Please output the lines of the material from the one containing "Referencing the photo" through the final line, inclusive, as a JSON list of strings, one string per line, with blank lines left out.
═══ DATA IN THIS EXERCISE ═══
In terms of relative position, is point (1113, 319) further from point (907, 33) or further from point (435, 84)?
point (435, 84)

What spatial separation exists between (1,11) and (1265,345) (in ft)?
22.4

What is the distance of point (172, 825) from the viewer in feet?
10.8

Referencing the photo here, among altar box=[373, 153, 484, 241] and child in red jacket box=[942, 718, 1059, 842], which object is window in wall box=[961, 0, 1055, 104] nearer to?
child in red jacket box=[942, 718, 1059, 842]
═══
- _EXERCISE SOLUTION_:
[
  "Referencing the photo here, among altar box=[373, 153, 484, 241] and child in red jacket box=[942, 718, 1059, 842], which object is window in wall box=[961, 0, 1055, 104] nearer to?",
  "child in red jacket box=[942, 718, 1059, 842]"
]